***** EXCERTO *****

Quanto à culpa, é entendida enquanto um juízo subjectivo ou de censurabilidade, que liga o facto ao agente, por ter praticado a própria conduta ilícita ou por ter violado regras jurídicas ou de prudência que tinha obrigação de conhecer e adoptar.
Por aplicação dos art.ºs. 10.º, n.º 1, e 12.º da Lei n.º 67/2007, de 31-12, a culpa é apreciada pela diligência que é exigível, em abstracto, a um titular de órgão, funcionário ou agente zeloso e cumpridor em face do circunstancialismo próprio do caso concreto.
Estando em causa uma responsabilidade pelo ilícito, não se exige uma culpa subjectivada, a culpa personalizável no próprio autor do acto, aceitando-se como bastante uma culpa do serviço, globalmente considerado. Considera-se, pois, que da circunstância dos serviços de justiça não funcionarem de acordo com os standards de qualidade e eficiência que são expectáveis num Estado de Direito, decorre a indicada culpa, que aqui é apreciada enquanto uma culpa anónima ou de serviço (cf. art.º 7.º da Lei n.º 67/2007, de 31-12).
Por aplicação do art.º 10.º, n.º 2, da Lei n.º 67/2007, de 31-12, há aqui uma inversão da regra geral do ónus da prova prevista no art.º 344.º, n.º 1, do CC, presumindo-se a culpa, salvo prova em contrário (cf. art.º 350.º, n.º 2, do CC).
No que concerne ao pressuposto dano, corresponderá à lesão ou ao prejuízo de ordem patrimonial ou não patrimonial produzido na esfera jurídica de terceiros, decorrente da demora na tramitação do processo, ou na decisão, ou na adopção tempestiva procedimentos cautelares e de medidas provisórias que tenha sido oportunamente requeridas para se acautelar direito.
Atendendo à concreta situação, que não se coaduna com um princípio de restauração natural, aqui afasta-se a regra do 562.º do CC, concretizando-se o direito à reparação pelo dano, sempre, através de uma prestação pecuniária.
Por via da jurisprudência do TEDH tem sido igualmente entendido que se deve presumir a existência de danos não patrimoniais como consequência da demora excessiva de um processo judicial, não sendo necessário ao A. alegar e provar esses mesmos danos. Será um dano comum, que se apura de acordo com as regras da vida, inerente a todas as pessoas (singulares) que são vítimas de um atraso na justiça. Logo, a alegação e prova só nestas acções só serão exigíveis nos casos em que os danos excedam os normalmente produzidos nestas situações (cf. neste sentido, entre outros, os Acs. do TEDH n.ºs 62361, de 29-03-2006, Riccardi Pizzati c. Itália ou 50262/99, de 22-06-2004, C. Bartl c. República Checa).

***** EXTRATOS DOS REGISTOS *****

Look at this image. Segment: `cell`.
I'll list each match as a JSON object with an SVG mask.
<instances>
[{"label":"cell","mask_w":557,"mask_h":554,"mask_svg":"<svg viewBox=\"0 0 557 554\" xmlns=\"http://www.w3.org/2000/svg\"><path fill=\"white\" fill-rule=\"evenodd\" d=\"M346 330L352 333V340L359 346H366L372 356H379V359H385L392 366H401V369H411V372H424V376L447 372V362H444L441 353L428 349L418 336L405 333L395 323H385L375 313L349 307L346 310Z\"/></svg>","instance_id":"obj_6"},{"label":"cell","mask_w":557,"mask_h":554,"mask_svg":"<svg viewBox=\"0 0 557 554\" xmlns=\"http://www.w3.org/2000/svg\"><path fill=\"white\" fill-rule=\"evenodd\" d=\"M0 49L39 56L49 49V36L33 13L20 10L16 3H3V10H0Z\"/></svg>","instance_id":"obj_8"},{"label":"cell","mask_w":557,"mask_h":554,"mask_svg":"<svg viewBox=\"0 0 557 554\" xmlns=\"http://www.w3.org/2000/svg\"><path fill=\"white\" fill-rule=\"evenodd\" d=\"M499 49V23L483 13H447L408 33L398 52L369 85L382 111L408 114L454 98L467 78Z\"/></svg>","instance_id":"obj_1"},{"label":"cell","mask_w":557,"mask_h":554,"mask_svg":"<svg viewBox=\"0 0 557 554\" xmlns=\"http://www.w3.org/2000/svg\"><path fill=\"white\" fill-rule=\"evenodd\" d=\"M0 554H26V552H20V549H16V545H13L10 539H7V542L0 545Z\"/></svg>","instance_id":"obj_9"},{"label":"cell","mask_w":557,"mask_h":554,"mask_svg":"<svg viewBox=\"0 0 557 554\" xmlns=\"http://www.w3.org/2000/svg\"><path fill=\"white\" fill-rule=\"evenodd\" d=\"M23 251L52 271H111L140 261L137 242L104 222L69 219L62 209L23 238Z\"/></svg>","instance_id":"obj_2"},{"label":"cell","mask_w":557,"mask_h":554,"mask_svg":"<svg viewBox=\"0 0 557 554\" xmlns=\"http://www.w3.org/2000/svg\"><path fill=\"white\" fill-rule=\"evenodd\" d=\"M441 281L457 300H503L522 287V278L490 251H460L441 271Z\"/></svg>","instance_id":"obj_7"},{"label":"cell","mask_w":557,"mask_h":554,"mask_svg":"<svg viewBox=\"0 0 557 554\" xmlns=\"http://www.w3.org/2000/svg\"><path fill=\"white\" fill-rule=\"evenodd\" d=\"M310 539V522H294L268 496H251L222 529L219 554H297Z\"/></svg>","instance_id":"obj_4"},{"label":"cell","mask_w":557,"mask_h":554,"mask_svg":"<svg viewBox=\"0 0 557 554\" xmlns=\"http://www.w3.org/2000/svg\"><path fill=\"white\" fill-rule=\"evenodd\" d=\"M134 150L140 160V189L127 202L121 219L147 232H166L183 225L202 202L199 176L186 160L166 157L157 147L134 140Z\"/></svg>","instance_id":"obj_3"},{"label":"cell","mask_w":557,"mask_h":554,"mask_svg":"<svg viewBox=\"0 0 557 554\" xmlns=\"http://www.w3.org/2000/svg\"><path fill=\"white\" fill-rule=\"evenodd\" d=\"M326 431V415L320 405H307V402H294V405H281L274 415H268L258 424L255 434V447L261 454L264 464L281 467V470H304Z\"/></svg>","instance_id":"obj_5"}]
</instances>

*****

REQUISITOS DO EXERCÍCIO
1 – Enumere todos os artigos da Lei n.º 67/2007, de 31-12, citados no excerto sobre a culpa e o dano, incluindo o número quando este é indicado.
2 – Prossiga o excerto sobre a culpa e o dano, começando logo após a última frase apresentada.

RESPOSTAS ÀS TAREFAS
1 – Art.º 10.º, n.º 1; art.º 12.º; art.º 7.º; art.º 10.º, n.º 2.

2 –
Seguindo a jurisprudência do TEDH será também possível atribuir às pessoas colectivas uma indemnização por danos não patrimoniais, mas aqui e ficarem alegados e provados nos autos, vg. porque se verifique que da demora resultaram dificuldades de gestão, organização ou planeamento da empresa, danos para a sua imagem ou dificuldades financeiras.
Tal presunção da existência de danos não patrimoniais é, no entanto, ilidível, aceitando-se que haja casos em que a duração excessiva do processo provoca apenas um dano moral mínimo ou, até nenhum dano moral (cf. art.ºs 346.º e 351.º do CC).
Quanto ao montante do dano não patrimonial, regem os art.ºs. 496.º, nº 3 e 494.º do CC, quando indicam que o montante da indemnização deve ser fixado equitativamente, tendo em atenção a situação económica do lesante e do lesado e as demais circunstâncias do caso, como o grau de culpabilidade do agente (cf. também art.º 41.º da CEDH).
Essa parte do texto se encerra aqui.